ЦЕЛЬ ЗАДАНИЯ >> Продолжите отрывок о российском детективном жанре, начав сразу после его последнего предложения.

К сожалению, столь яркий и сложный автор не только не удостоился переводов на иностранные языки, но и оказался невостребован у широкого российского читателя, в результате чего к началу 2000-х годов Булгакова практически перестала издаваться. Причиной здесь послужила не только изысканность сюжетов Булгаковой, но и то, что они не вписывались в сложившиеся тренды, в результате которых криминальный жанр в российской литературе стал тяготеть к определённым полюсам, собравшим свою специфическую аудиторию.
В первую очередь, существенную роль здесь сыграло возникновение в 1990-е т. н. «женского иронического детектива» (который иногда теряет характер «иронического», неизменно оставаясь «женским»). Наибольшее влияние на его появление оказало творчество польской писательницы Иоанны Хмелевской, чья героиня, писательница Иоанна, альтер-эго автора, постоянно попадает в юмористически описанные криминальные переделки и вынуждена выступать сыщиком.
В сюжетах этого сугубо российского жанра сыщиками-любителями также обычно выступают женщины (чаще средних лет), хотя встречаются и мужчины. «Женские детективы» выстроены по шаблону, где вначале возникает некое преступление, а в конце сообщается его объяснение. Само расследование, достаточно бессистемное, тяготеет либо к описанным с незамысловатым юмором приключениям, либо к мелодраме, в ходе которой героиня решает проблемы личной жизни. В российских реалиях этот жанр стал основным чтением для непритязательной женской аудитории, в каком-то смысле заняв ту же нишу, которую на англоязычном рынке занимает т.н. «regency romance». Его авторы обычно чрезвычайно плодовиты, выпуская по нескольку книг в год. Своеобразным символом подобного творчества стала Дарья Донцова, автор более чем 300 романов, написанных за последние 25 лет. Донцова долгое время занимала первое место по тиражам среди всех русскоязычных авторов вообще, но неоднократно обвинялась в плагиате и использовании литературных негров, а низкое качество её произведений существенно навредило репутации детективного жанра в глазах образованных читателей.
Парадоксальным образом, в этом направлении большее отношение к истинной дедукции имеет творчество не самых заметных (и поставивших творчество на поток), а второстепенных авторов. Среди их книг встречаются вполне соответствующие критериям правильно построенного детектива и даже включающие «невозможные преступления», однако их разгадки, чаще всего, примитивны и вторичны. Исключение составляет представитель младшего поколения, начавшая работать уже в 2000-е годы Елена Михалкова. Хотя большинство её многочисленных книг также едва ли можно отнести к настоящим детективам, порой она проявляет изобретательность. В одном из рассказов, «Чёрная кошка в белой комнате», присутствует исчезновение из находящейся под наблюдением комнаты толстой тетрадки. Кроме того, Михалкова написала несколько сборников рассказов-стилизаций с участием в роли сыщика викторианской гувернантки миссис Норидж. Они, несмотря на более раннее время действия, представляют собой более или менее правильные стилизации под английский детектив «Золотого века». Здесь можно отметить банальное, но оригинально поданное исчезновение человека из запертой комнаты в «Перчатках Глории Кэдиш» и остроумное, явно подражающее Честертону решение проблемы сходящих с ума один за другим слуг в «Призраке поместья Эштонвилл».

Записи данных
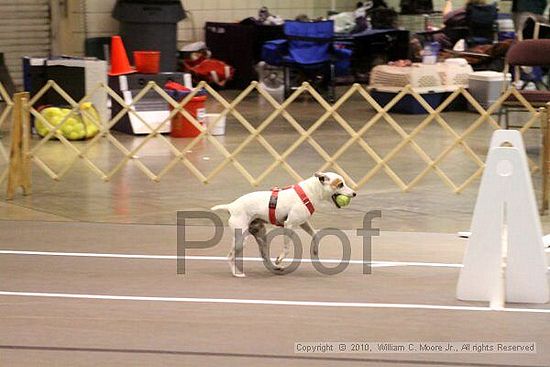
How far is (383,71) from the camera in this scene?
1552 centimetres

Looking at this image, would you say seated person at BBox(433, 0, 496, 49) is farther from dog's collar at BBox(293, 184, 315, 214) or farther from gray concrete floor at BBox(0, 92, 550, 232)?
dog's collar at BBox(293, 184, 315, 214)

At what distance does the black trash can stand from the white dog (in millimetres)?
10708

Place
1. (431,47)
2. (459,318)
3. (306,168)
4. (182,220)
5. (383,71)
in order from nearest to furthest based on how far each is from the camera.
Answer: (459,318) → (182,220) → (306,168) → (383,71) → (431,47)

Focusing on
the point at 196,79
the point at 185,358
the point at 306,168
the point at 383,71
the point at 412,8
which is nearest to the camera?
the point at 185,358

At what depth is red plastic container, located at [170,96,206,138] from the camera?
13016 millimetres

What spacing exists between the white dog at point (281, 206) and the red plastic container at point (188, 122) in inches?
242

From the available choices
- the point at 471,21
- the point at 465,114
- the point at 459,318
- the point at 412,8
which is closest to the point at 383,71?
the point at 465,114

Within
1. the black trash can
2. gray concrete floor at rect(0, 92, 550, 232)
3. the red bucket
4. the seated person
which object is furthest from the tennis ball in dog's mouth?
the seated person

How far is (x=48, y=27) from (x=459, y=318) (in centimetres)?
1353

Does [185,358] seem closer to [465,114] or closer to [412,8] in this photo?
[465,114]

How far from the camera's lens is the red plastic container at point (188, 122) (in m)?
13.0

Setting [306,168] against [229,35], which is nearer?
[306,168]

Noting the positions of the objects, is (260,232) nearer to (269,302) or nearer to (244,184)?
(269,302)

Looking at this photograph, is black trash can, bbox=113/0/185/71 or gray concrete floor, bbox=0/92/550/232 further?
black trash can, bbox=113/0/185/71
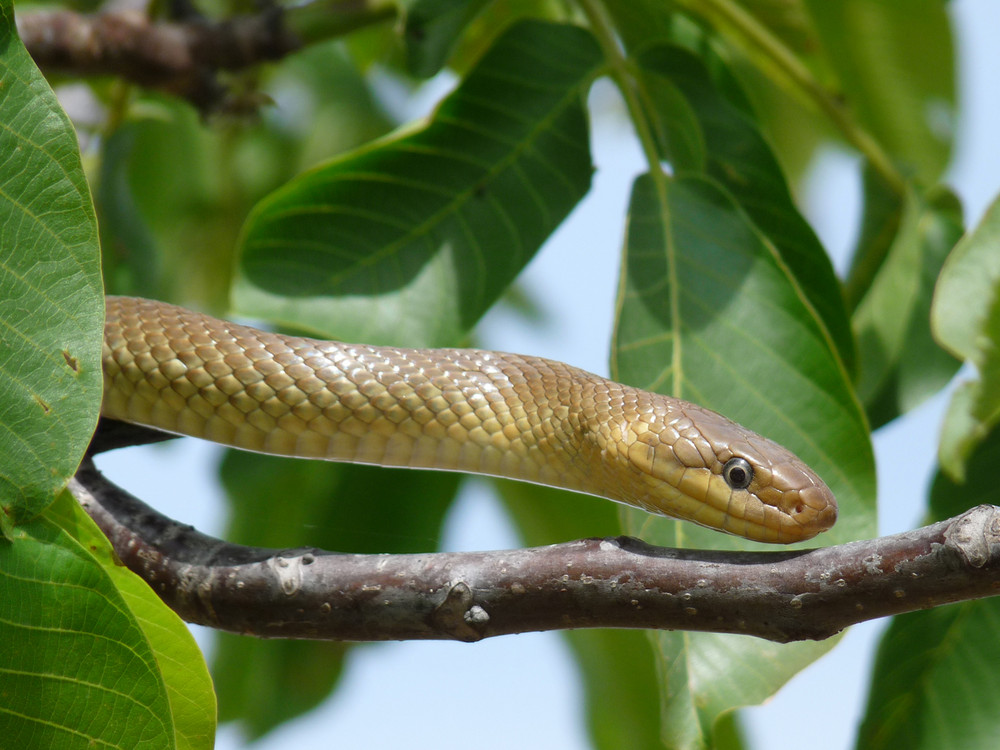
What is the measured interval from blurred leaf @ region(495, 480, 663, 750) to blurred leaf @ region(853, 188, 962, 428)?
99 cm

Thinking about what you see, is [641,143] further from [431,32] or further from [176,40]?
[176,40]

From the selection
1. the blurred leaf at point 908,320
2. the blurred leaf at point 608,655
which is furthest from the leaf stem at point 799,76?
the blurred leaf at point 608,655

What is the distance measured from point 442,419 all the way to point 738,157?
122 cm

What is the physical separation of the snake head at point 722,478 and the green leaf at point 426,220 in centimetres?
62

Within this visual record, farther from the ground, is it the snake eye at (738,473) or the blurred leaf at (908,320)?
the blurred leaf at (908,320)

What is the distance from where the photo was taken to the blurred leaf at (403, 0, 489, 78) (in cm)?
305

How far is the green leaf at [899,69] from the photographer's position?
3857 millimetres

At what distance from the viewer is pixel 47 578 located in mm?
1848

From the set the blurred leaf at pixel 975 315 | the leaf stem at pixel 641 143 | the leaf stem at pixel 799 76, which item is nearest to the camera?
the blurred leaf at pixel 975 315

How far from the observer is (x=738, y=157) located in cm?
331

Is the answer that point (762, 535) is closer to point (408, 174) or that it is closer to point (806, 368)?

ОЖИДАЕМЫЙ ОТВЕТ >>
В то же время именно поджанр «женского иронического детектива» породил такого своеобразного автора, как Вера Русанова. В 1999 году под этим именем вышло сразу три романа, однако о биографии автора ничего неизвестно. Оставаясь полностью в рамках стилистики «женского иронического детектива», Русанова вписывает в него оригинальные детективные схемы. В первом романе, «Пьеса для обречённых», используется схема, схожая с «Домом, который убивает» Ноэля Вендри: сюжет доходит до разгадки уже в середине, после чего возникает новое дело, непосредственно вытекающее из предыдущего. Но, в отличие от Вендри, здесь первая половина книги содержит ключи на загадку из второй половины. В «Букете для будущей вдовы» предложено вполне отвечающее духу «Золотого века» рациональное решение проблемы мнимого маньяка. «Туманный берег», в отличие от двух предыдущих книг тяготеющий к мелодраме, а не комедии, содержит оригинальную загадку убийства семейной пары в одном и том же месте с разницей в восемь часов. Наконец, все три книги наполнены большим количеством ложных и хорошо аргументированных версий. Более того, основным сюжетным приёмом Русановой является подробно разработанная и очень убедительная версия в середине сюжета, которая в дальнейшем оказывается ошибочной, но в какой-то степени связана с истинной разгадкой.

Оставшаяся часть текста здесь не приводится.